The findings come are scheduled to be presented this week at an upcoming American Stroke Association Conference, and add to the growing evidence that suggest the widely popular alternatives to tobacco cigarettes are not as harmless as many users believe.

E-cigarette use not only increases a person’s stroke risk, but also puts them at heightened risk for heart attack and heart disease, according to the findings, which echo results of a similar study published in 2017, which found that vaping increased the risk of heart disease.

Researchers from the University of Kansas analyzed data collected by the 2016 Behavioral Risk Factor Surveillance System. This included a phone survey of people in all 50 states of nearly 400,000 respondents.

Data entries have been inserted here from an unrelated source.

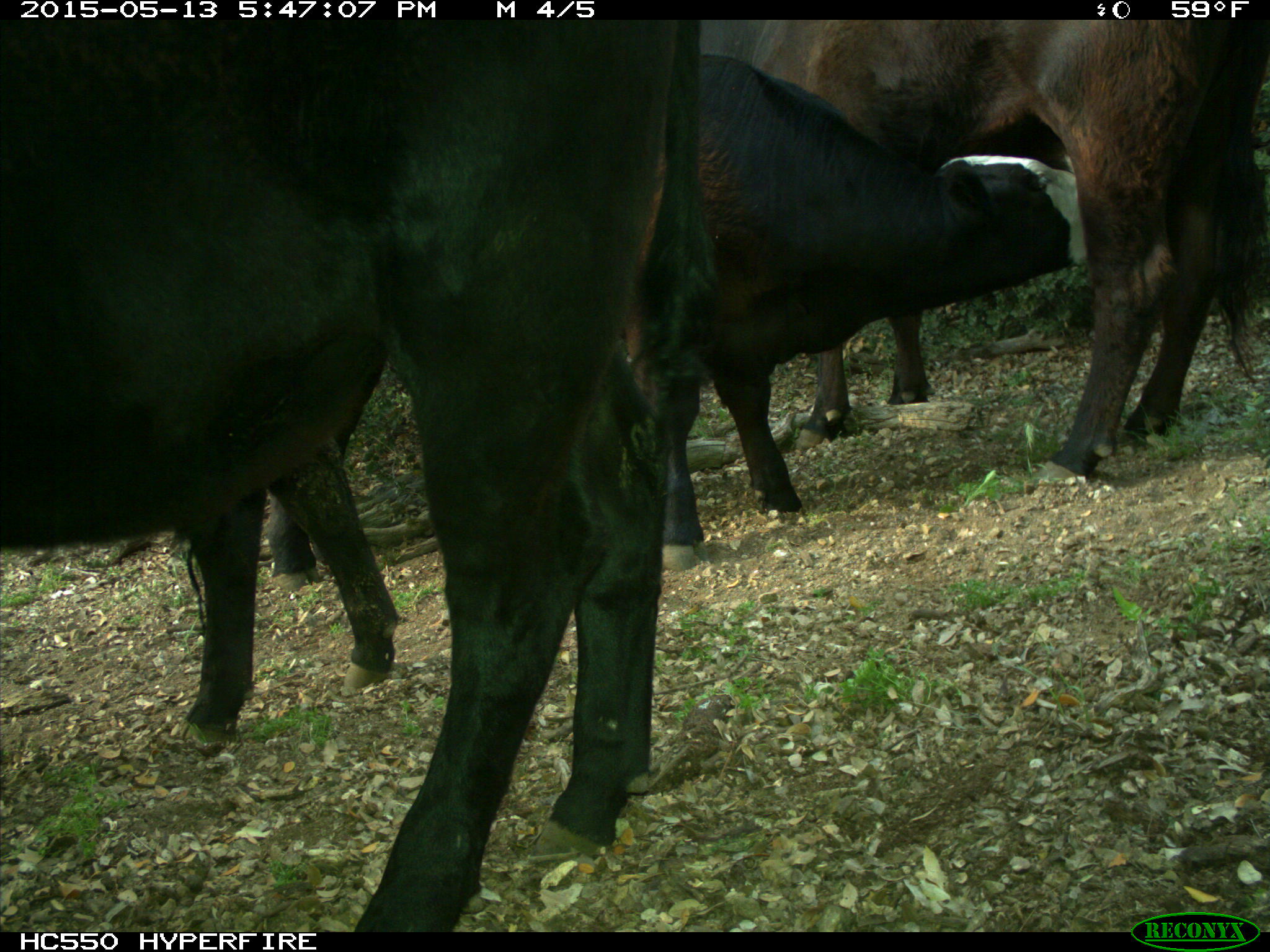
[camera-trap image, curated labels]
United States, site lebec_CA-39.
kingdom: Animalia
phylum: Chordata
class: Mammalia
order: Artiodactyla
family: Bovidae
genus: Bos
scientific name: Bos taurus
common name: domestic cow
Bos taurus (domestic cow).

This included roughly 67,000 e-cigarette users and 344,000 people in the control group.

Compared to nonusers, e-cigarette users had a 71 percent increased risk of stroke, according to the findings. They also had a 59 percent increased risk of heart attack and a 40% higher risk of heart disease. Overall, four percent of e-cigarette users reported suffering a stroke.

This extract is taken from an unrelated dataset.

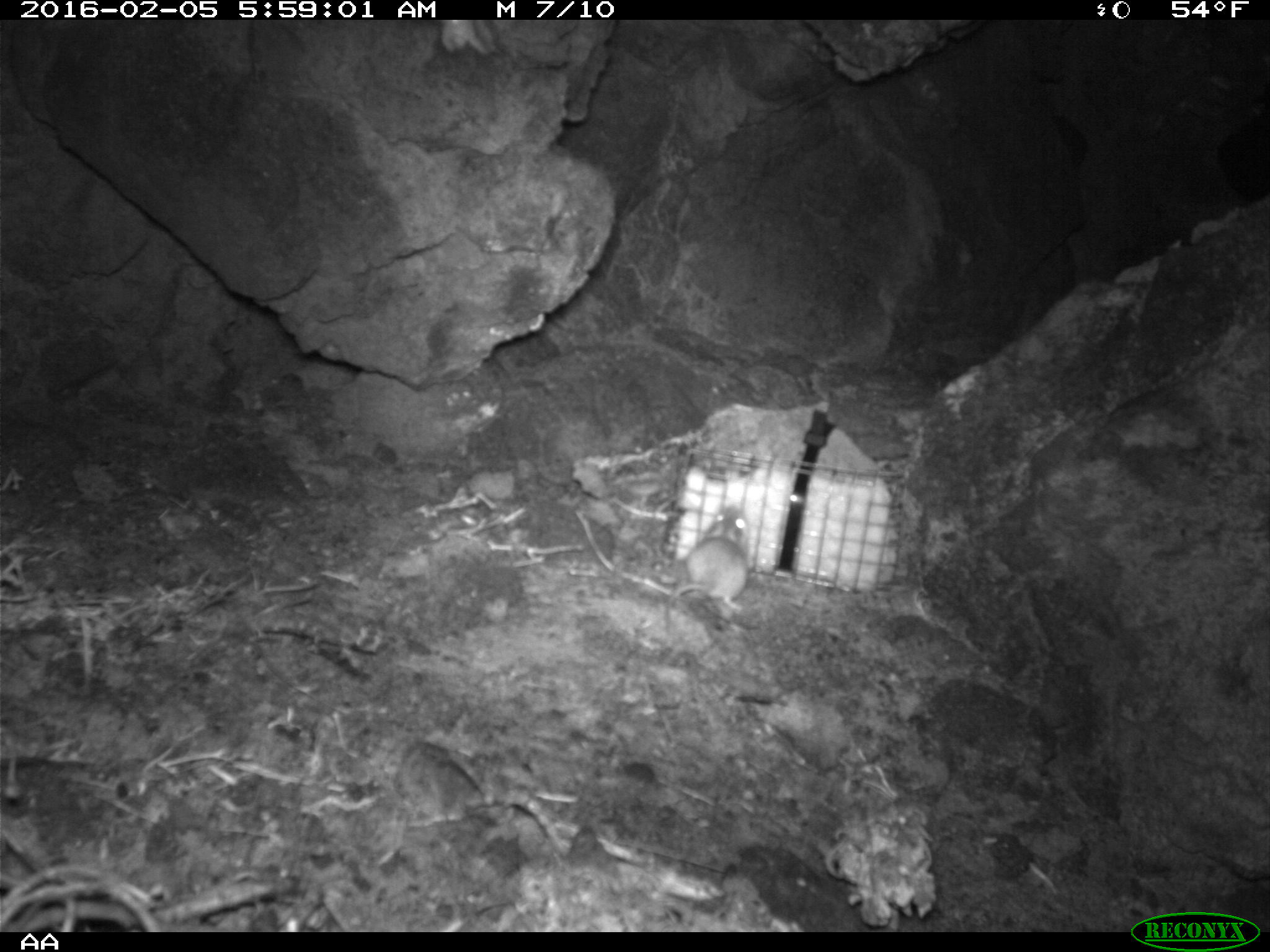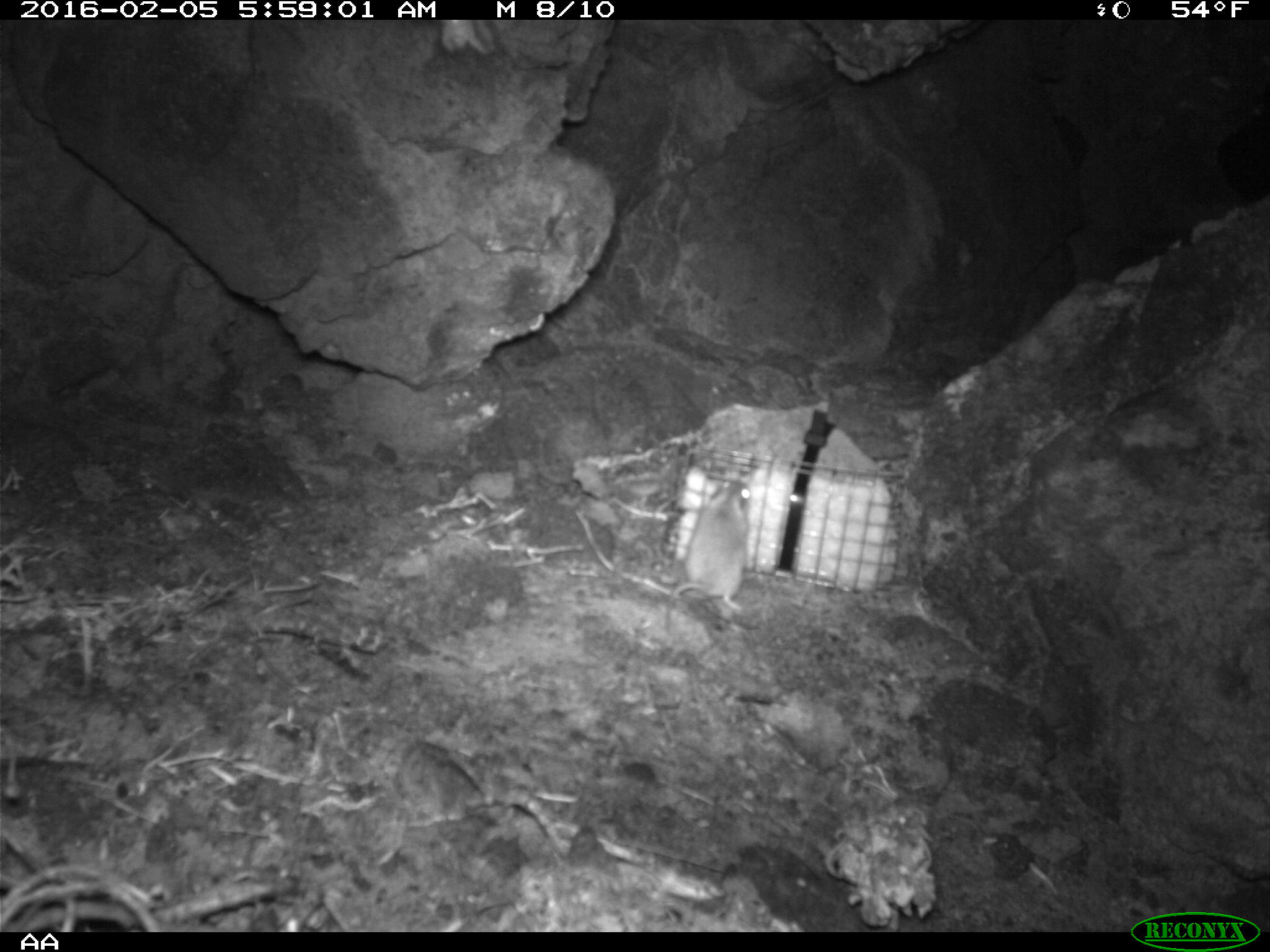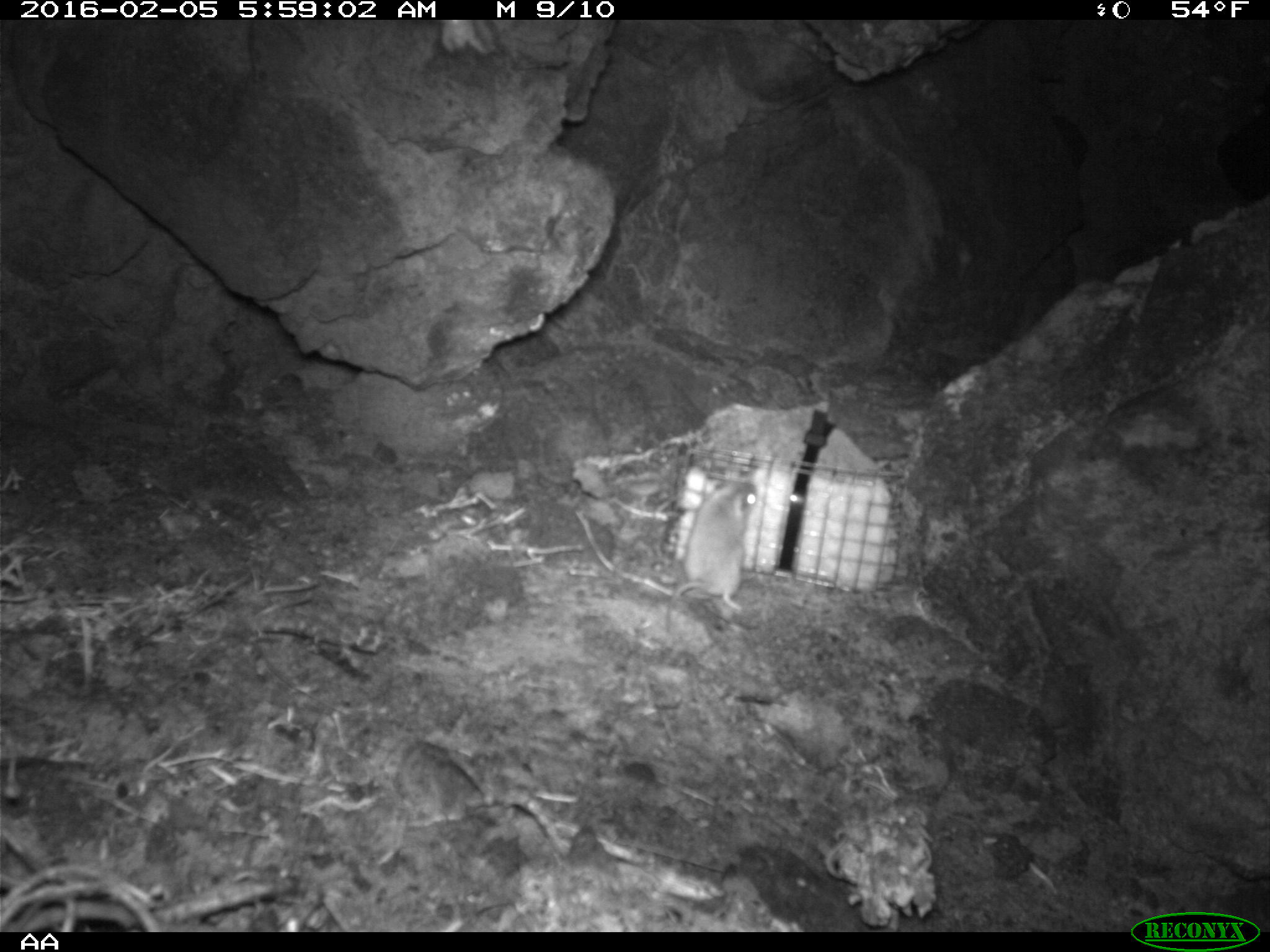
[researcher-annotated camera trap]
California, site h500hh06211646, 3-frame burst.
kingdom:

The study also found that people who vape are also twice as likely to smoke as those who do not. This fits in line with a study published recently indicating adolescent vaping quadruples the chance of smoking tobacco cigarettes.

Use of both cigarettes and e-cigarettes puts a person at even greater risk of heart disease and stroke.

Researchers aren’t clear how vaping leads to stroke risk, but they speculate it may be tied to the buildup of fatty deposits in arteries. Other studies have shown vaping damages the lining of the blood vessels and increases a person’s heart attack risk.

The study also noted e-cigarette use among high school students increased by 900 percent between 2011 and 2015. In 2016, roughly three percent of adults vaped while 11 percent of high school students reported using e-cigarettes. Overall, e-cigarette users are younger, have a lower BMI, and lower rate of diabetes.

The findings are considered preliminary until they have been published in a peer-reviewed scientific journal. They are scheduled to be presented February 6, at the American Stroke Association’s International Stroke Conference in Honolulu.